## What you will do
Pick out each row that contains the word "rate" and copy it in full.

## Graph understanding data
--- START ---

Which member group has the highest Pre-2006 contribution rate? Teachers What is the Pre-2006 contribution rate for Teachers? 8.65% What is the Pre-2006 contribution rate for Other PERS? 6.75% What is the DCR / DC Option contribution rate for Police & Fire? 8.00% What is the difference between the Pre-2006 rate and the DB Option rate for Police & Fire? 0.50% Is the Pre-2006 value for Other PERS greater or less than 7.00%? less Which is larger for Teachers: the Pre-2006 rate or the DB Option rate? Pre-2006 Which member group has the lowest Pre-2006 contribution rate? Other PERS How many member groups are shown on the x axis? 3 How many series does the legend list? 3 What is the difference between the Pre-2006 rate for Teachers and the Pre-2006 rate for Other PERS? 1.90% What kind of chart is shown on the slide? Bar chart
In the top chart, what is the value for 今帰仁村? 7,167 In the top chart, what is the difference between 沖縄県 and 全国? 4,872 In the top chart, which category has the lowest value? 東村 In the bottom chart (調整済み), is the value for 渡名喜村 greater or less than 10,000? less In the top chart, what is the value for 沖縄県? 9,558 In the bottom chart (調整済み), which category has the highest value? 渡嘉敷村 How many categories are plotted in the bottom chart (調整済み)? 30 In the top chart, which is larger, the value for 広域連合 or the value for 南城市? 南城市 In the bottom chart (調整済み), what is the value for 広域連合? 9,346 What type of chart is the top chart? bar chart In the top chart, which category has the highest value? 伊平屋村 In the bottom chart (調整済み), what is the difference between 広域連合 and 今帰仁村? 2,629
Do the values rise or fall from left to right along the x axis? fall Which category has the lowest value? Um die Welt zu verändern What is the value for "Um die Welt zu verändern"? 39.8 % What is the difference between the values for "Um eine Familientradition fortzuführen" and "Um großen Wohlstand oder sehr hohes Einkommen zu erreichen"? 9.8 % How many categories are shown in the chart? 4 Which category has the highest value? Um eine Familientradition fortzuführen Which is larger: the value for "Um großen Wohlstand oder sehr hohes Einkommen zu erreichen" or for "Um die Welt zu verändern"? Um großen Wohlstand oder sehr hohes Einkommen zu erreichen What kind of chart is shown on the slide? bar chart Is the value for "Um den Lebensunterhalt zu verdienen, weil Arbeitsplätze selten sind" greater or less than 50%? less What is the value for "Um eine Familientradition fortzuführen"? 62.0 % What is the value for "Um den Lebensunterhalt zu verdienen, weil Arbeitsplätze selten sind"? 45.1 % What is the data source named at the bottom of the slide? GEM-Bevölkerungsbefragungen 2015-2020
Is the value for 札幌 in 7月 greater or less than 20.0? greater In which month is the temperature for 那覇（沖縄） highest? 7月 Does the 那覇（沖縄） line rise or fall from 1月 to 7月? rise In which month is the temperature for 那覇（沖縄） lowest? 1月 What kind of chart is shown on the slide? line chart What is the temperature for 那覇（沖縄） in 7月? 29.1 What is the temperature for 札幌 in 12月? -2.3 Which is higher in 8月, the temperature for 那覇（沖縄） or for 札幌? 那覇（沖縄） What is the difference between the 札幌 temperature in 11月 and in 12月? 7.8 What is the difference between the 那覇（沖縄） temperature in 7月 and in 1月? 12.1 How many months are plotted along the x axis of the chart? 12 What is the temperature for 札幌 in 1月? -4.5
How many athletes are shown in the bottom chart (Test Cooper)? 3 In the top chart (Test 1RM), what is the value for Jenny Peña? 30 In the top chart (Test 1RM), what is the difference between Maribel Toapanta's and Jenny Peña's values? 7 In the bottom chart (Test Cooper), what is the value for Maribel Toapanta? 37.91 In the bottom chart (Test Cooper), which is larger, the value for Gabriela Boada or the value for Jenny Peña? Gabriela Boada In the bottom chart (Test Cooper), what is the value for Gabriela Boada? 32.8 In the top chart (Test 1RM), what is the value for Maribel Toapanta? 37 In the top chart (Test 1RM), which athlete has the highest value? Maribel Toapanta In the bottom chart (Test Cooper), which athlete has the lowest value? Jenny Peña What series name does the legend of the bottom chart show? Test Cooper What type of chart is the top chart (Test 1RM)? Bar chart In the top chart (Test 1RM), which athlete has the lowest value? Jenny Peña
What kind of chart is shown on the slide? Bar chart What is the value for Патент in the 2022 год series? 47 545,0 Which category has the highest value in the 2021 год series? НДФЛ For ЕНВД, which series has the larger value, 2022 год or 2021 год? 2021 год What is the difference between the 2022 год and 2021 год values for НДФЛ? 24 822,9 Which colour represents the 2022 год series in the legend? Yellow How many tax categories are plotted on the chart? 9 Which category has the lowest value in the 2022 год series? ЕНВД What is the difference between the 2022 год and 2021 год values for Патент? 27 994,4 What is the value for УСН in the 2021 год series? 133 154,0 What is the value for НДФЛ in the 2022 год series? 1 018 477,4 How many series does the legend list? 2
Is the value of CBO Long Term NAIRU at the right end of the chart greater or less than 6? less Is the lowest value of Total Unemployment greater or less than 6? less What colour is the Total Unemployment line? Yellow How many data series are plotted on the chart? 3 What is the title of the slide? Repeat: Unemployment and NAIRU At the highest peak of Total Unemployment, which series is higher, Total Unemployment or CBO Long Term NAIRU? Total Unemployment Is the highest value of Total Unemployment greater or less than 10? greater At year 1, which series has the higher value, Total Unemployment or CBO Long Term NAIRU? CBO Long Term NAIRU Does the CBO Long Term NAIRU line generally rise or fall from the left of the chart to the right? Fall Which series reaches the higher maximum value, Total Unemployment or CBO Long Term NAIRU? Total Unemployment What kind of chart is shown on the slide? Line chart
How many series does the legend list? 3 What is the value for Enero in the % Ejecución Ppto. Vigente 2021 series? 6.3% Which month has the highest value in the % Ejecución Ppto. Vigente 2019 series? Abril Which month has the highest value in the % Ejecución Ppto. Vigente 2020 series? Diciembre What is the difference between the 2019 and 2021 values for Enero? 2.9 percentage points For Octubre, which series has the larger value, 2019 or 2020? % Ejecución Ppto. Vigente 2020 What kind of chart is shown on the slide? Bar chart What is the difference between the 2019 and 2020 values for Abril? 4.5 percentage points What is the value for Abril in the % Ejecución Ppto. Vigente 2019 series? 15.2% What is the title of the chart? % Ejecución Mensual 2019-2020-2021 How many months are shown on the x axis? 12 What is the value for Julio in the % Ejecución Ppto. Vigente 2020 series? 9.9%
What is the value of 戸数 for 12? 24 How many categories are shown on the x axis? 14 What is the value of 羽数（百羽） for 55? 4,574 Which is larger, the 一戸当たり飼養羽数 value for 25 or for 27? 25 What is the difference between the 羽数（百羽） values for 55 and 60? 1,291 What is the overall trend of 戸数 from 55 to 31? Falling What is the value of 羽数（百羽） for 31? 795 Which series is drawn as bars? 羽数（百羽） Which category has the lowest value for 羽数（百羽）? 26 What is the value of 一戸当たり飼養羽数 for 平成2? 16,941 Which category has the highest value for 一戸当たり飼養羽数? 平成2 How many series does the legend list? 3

--- END ---

## Result of this task
Which member group has the highest Pre-2006 contribution rate? Teachers What is the Pre-2006 contribution rate for Teachers? 8.65% What is the Pre-2006 contribution rate for Other PERS? 6.75% What is the DCR / DC Option contribution rate for Police & Fire? 8.00% What is the difference between the Pre-2006 rate and the DB Option rate for Police & Fire? 0.50% Is the Pre-2006 value for Other PERS greater or less than 7.00%? less Which is larger for Teachers: the Pre-2006 rate or the DB Option rate? Pre-2006 Which member group has the lowest Pre-2006 contribution rate? Other PERS How many member groups are shown on the x axis? 3 How many series does the legend list? 3 What is the difference between the Pre-2006 rate for Teachers and the Pre-2006 rate for Other PERS? 1.90% What kind of chart is shown on the slide? Bar chart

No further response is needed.